--- Begin ---

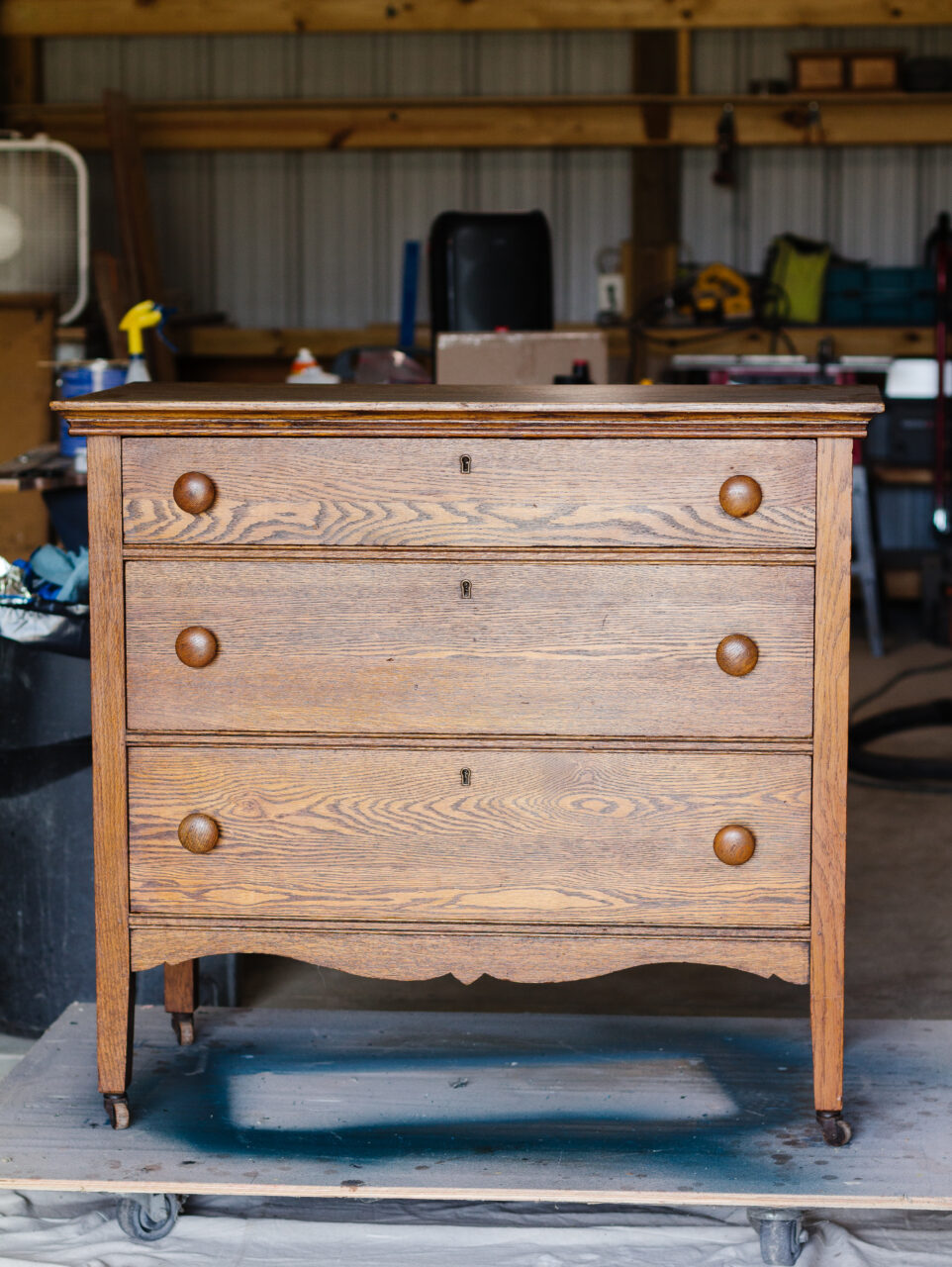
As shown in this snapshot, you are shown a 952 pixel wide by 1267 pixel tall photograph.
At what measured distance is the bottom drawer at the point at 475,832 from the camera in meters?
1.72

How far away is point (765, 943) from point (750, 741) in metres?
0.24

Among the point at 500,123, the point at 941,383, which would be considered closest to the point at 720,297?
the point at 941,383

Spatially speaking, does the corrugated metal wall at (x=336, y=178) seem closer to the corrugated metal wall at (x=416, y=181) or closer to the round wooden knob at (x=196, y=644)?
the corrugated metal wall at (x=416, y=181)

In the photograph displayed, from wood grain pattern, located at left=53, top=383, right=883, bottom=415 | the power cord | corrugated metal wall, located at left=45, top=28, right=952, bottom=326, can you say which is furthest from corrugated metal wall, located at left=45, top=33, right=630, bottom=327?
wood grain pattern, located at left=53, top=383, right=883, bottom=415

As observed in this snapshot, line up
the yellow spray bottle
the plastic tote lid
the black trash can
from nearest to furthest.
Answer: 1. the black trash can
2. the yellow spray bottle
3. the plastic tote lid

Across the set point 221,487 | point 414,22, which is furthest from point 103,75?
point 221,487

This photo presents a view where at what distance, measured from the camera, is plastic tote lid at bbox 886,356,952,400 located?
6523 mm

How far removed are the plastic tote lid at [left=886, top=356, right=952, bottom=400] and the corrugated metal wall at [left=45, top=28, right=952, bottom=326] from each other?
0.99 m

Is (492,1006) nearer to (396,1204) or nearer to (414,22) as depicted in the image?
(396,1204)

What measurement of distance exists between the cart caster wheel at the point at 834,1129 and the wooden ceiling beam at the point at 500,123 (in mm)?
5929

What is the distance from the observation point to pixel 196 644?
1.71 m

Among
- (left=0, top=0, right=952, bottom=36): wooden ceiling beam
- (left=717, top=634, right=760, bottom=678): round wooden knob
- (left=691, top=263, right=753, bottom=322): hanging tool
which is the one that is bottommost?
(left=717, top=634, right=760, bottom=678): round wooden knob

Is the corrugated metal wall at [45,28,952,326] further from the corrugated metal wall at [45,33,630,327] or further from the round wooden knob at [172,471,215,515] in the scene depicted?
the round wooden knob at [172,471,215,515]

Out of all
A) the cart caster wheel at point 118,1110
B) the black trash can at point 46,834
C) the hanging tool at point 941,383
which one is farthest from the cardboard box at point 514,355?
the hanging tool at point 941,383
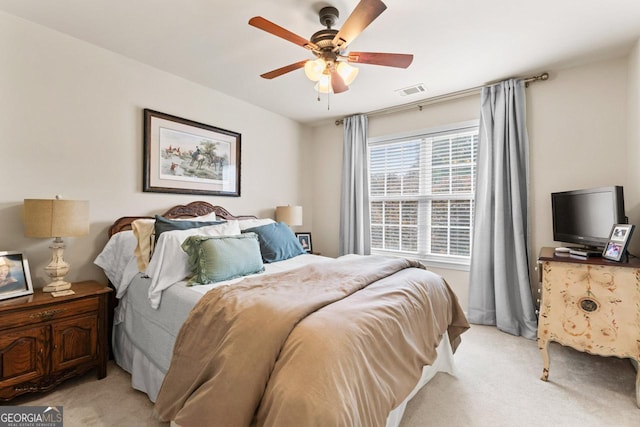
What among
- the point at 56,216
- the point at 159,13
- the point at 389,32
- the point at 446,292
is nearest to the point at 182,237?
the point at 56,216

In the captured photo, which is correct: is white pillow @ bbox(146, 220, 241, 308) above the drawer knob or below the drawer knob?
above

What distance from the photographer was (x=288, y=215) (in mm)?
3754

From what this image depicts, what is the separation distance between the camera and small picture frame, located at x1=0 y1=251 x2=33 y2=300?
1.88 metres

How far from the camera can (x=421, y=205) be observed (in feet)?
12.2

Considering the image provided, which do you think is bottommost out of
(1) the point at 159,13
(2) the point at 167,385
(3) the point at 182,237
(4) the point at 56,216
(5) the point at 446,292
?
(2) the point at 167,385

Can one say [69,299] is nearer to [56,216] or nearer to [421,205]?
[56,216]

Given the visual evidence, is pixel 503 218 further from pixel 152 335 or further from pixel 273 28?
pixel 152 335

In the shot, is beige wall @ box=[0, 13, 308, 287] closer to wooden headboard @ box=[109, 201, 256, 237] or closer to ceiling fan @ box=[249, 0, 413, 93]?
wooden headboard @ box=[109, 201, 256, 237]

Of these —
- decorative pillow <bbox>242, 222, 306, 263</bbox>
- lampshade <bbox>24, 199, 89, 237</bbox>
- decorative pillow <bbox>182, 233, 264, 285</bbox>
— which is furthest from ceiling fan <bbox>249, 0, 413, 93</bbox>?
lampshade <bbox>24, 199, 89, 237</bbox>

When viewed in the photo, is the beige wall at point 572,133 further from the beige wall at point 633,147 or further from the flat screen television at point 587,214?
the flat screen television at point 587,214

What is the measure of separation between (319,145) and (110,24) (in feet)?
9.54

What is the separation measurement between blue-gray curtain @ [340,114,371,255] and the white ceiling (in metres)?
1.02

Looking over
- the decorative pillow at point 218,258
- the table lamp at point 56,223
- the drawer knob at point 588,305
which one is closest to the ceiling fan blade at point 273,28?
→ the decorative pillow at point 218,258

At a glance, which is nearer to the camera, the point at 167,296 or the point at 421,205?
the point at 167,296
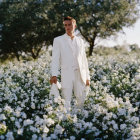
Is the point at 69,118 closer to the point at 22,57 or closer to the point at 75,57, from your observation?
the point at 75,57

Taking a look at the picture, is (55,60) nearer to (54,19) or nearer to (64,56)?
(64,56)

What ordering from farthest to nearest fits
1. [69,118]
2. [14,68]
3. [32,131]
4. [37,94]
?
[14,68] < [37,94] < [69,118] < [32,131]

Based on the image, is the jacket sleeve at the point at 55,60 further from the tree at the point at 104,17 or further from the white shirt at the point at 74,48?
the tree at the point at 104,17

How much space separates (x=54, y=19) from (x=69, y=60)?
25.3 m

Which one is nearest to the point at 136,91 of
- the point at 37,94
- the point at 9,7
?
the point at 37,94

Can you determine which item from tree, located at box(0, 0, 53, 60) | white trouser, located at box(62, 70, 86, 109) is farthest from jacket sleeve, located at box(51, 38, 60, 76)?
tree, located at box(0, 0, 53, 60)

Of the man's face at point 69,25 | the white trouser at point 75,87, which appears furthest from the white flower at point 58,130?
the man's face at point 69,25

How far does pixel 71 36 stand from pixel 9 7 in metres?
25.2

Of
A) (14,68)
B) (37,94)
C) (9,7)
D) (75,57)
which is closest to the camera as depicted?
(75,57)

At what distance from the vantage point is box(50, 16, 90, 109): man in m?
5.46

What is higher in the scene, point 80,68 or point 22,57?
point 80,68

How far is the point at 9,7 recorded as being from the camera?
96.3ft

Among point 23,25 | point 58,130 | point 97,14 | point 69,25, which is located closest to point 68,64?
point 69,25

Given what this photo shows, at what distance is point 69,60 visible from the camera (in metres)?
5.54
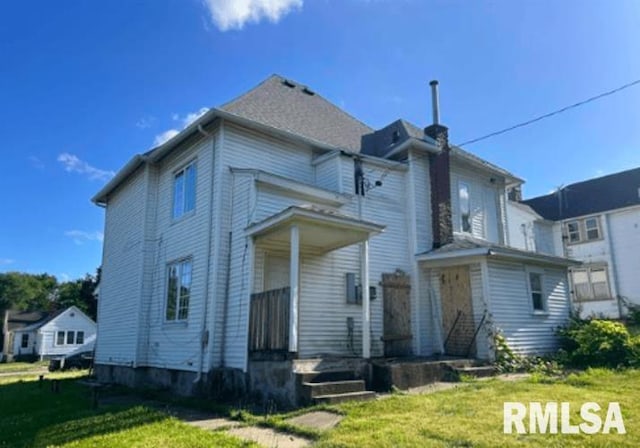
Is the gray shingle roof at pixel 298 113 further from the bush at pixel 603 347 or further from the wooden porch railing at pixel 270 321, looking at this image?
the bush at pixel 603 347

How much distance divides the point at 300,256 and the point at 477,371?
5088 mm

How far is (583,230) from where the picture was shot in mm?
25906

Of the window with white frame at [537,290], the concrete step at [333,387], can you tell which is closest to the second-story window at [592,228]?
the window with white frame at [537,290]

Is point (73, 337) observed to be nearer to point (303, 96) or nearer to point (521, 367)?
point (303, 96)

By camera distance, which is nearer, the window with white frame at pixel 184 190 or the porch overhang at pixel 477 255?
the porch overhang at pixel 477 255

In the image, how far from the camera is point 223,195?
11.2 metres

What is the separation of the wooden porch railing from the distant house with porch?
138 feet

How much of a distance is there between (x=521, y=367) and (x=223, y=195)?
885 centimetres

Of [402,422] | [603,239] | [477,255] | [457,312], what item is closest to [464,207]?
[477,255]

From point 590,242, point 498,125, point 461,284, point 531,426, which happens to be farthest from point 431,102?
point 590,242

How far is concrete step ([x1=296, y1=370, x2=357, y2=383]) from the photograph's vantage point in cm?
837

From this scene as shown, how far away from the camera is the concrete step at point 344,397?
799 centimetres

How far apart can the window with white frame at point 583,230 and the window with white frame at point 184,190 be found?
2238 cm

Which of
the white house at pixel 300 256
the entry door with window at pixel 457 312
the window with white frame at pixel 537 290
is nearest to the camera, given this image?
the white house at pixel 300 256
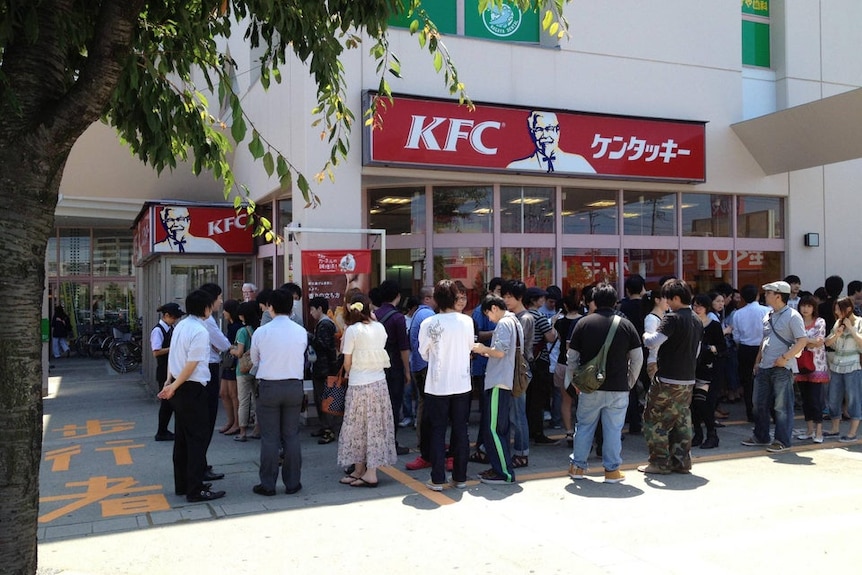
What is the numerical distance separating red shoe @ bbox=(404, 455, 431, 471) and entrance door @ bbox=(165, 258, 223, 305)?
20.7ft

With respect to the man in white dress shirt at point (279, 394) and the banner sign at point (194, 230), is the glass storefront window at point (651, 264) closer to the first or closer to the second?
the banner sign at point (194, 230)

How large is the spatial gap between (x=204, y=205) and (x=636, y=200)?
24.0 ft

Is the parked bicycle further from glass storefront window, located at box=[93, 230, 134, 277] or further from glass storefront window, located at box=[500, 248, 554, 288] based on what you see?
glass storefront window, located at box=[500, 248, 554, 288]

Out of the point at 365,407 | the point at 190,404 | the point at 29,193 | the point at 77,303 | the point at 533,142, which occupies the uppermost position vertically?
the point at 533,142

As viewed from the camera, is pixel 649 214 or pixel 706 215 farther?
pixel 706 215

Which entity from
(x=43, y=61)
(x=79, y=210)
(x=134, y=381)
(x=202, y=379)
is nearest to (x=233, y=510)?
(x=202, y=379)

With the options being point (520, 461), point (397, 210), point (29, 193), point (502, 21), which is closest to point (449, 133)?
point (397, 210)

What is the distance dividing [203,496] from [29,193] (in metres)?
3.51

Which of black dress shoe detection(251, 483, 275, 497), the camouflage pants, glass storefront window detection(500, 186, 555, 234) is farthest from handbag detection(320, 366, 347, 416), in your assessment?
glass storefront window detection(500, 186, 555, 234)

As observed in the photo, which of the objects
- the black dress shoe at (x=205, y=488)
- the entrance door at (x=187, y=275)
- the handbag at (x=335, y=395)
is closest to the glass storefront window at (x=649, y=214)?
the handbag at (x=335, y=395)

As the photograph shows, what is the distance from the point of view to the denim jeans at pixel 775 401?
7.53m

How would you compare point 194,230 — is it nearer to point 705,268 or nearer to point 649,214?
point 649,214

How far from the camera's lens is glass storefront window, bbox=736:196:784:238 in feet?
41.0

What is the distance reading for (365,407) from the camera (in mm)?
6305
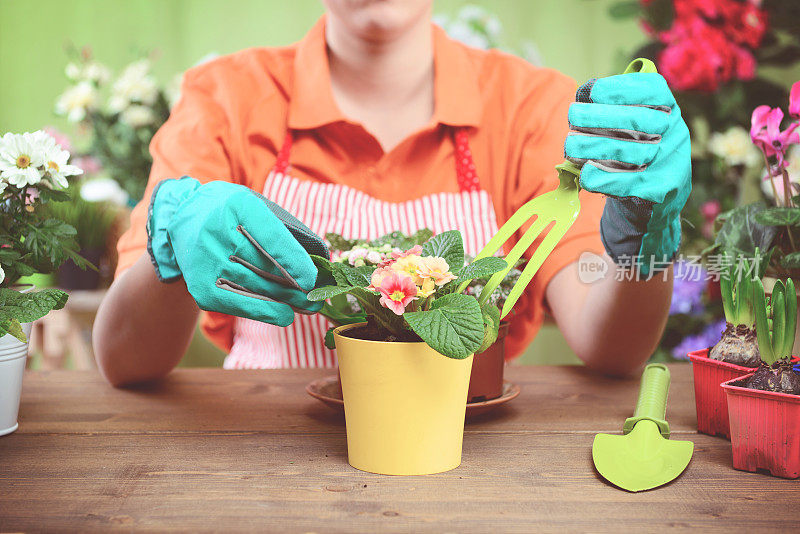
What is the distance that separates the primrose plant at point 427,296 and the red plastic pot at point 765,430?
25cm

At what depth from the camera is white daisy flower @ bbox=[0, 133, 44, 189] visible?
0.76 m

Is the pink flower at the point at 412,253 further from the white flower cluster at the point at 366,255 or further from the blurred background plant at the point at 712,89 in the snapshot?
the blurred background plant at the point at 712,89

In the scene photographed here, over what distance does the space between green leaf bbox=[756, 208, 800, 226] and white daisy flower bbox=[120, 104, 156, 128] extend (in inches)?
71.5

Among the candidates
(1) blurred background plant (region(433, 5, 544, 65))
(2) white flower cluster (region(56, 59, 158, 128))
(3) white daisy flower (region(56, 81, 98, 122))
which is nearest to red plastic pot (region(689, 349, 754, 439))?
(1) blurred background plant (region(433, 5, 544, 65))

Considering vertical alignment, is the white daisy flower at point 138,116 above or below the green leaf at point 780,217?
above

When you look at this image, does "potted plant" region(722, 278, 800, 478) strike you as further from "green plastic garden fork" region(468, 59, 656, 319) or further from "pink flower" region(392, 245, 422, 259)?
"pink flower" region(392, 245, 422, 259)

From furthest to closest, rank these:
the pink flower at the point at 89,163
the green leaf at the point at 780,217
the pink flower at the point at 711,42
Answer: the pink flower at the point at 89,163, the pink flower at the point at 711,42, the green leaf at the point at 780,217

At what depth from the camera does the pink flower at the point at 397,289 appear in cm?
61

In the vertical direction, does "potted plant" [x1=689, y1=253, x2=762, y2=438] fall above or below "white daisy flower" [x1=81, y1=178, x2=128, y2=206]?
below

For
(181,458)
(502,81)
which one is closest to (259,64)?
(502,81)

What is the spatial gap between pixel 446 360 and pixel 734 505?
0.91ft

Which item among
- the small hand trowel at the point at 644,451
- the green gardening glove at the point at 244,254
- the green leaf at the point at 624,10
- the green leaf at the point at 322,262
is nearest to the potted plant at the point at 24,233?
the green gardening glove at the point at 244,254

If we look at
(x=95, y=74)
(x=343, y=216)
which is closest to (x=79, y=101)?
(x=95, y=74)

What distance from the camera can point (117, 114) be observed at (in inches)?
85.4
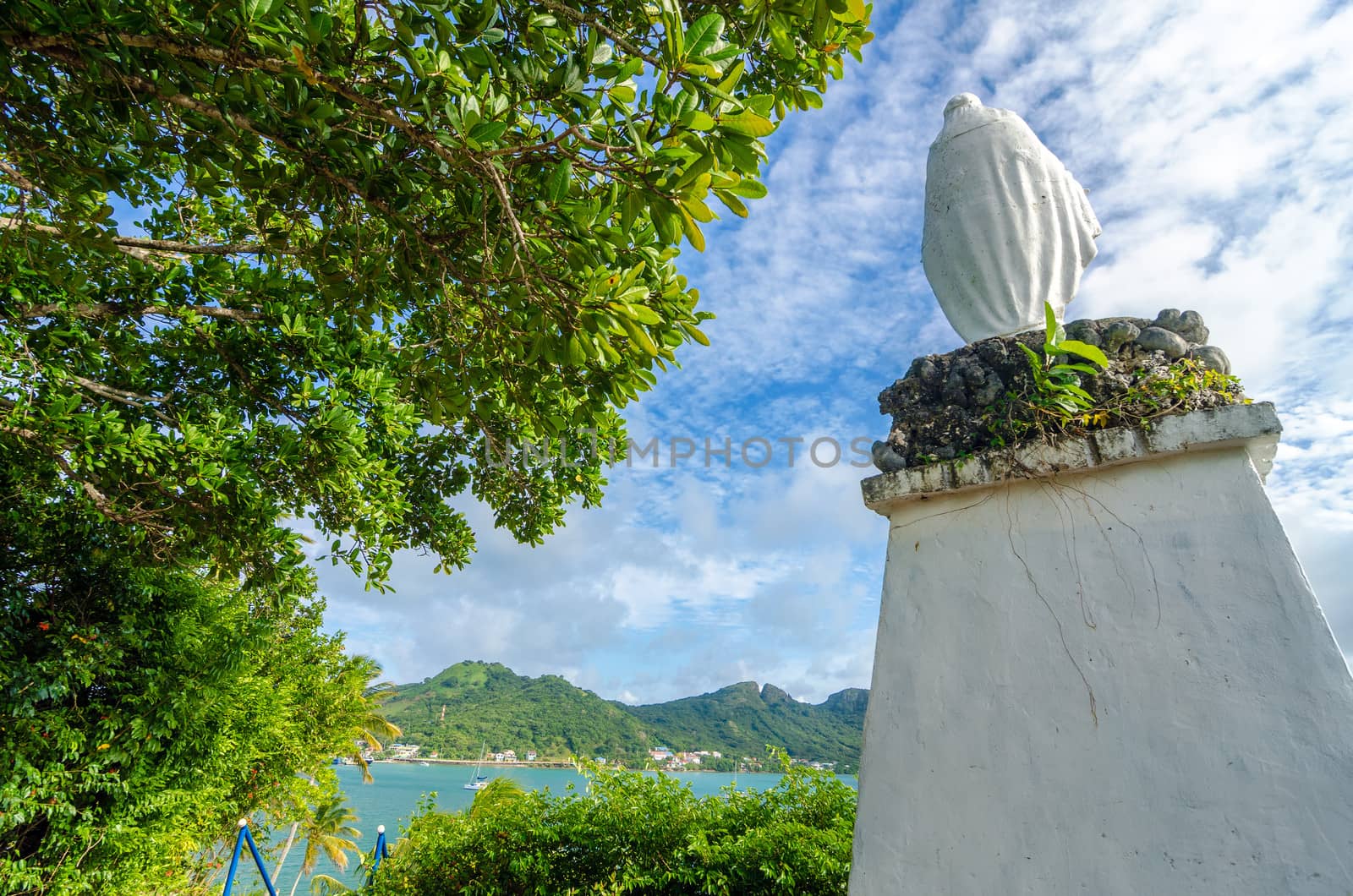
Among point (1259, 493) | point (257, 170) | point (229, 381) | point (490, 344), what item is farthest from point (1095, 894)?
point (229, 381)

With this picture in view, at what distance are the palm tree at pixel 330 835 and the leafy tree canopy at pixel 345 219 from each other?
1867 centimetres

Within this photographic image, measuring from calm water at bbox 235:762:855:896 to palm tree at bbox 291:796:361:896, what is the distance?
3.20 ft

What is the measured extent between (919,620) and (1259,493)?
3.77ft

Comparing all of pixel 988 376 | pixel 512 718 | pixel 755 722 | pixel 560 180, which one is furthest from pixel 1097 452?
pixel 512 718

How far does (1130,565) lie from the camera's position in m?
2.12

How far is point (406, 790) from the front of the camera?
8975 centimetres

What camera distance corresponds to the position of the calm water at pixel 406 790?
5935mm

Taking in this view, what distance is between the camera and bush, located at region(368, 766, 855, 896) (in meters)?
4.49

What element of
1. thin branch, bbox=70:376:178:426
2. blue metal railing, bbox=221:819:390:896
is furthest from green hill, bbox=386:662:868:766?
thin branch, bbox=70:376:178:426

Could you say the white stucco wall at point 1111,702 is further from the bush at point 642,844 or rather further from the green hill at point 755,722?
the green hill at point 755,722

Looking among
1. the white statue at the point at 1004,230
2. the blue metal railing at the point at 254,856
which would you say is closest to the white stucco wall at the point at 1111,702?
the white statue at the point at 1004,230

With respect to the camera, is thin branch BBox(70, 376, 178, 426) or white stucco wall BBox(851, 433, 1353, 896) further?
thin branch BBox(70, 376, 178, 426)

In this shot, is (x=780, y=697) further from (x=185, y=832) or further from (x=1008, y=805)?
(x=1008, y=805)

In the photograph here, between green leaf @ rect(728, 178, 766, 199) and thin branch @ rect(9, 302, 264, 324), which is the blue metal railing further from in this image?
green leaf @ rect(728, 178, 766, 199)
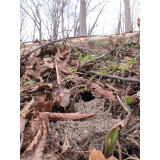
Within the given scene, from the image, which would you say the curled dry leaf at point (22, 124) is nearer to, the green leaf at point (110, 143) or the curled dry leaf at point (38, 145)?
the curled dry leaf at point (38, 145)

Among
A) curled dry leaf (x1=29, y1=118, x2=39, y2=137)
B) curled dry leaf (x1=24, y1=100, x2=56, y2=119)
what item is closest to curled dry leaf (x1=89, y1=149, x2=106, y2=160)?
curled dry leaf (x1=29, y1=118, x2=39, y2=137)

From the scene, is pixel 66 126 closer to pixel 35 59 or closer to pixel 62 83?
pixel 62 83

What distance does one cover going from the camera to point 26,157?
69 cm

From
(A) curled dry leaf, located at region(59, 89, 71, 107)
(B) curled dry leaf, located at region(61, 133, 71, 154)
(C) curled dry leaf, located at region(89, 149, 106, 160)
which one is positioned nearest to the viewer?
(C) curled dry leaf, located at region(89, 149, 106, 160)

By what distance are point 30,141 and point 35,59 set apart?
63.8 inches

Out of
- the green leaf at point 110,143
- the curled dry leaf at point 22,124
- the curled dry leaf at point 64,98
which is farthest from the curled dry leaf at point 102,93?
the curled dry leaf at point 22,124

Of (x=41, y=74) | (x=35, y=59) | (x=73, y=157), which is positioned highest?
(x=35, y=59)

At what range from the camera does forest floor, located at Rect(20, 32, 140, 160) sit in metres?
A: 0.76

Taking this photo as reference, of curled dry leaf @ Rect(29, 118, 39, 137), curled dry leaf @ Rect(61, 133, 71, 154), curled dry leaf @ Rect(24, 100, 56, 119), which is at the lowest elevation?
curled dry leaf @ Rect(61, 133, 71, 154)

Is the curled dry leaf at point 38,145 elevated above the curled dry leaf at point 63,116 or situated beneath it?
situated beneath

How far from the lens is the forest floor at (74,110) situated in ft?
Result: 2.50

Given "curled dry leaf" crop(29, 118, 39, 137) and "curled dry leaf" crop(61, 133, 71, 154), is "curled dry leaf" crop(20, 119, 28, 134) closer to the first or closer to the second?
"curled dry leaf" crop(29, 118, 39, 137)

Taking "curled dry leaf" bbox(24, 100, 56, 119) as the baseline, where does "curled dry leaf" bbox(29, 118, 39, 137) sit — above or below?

--- End ---

_WHAT THE TASK REQUIRES:_ For this exercise, please retype exactly the lines in the listing from the line with "By what distance" through its last line, both ends included.

_ANSWER TO THE PROBLEM:_
By what distance are point 30,141 and point 35,59 set apart?
63.8 inches

Out of
- the green leaf at point 110,143
- the curled dry leaf at point 22,124
- the curled dry leaf at point 64,98
which is farthest from the curled dry leaf at point 102,93?
the curled dry leaf at point 22,124

Of (x=41, y=74) | (x=35, y=59) | (x=73, y=157), which is positioned highest?
(x=35, y=59)

At what range from the camera does forest floor, located at Rect(20, 32, 140, 160) sit in metres?
A: 0.76

Taking this photo as reference, of curled dry leaf @ Rect(29, 118, 39, 137), curled dry leaf @ Rect(61, 133, 71, 154), curled dry leaf @ Rect(24, 100, 56, 119), which is at the lowest elevation?
curled dry leaf @ Rect(61, 133, 71, 154)

Is the curled dry leaf at point 38,145 elevated above the curled dry leaf at point 63,116 or situated beneath it?
situated beneath

How far from the lens is the forest floor at (74,110) situated in ft?
Result: 2.50

Given "curled dry leaf" crop(29, 118, 39, 137) and "curled dry leaf" crop(61, 133, 71, 154), is "curled dry leaf" crop(20, 119, 28, 134) closer to the first or closer to the second?
"curled dry leaf" crop(29, 118, 39, 137)

Taking "curled dry leaf" bbox(24, 100, 56, 119) as the baseline, where does "curled dry leaf" bbox(29, 118, 39, 137) sit — above or below?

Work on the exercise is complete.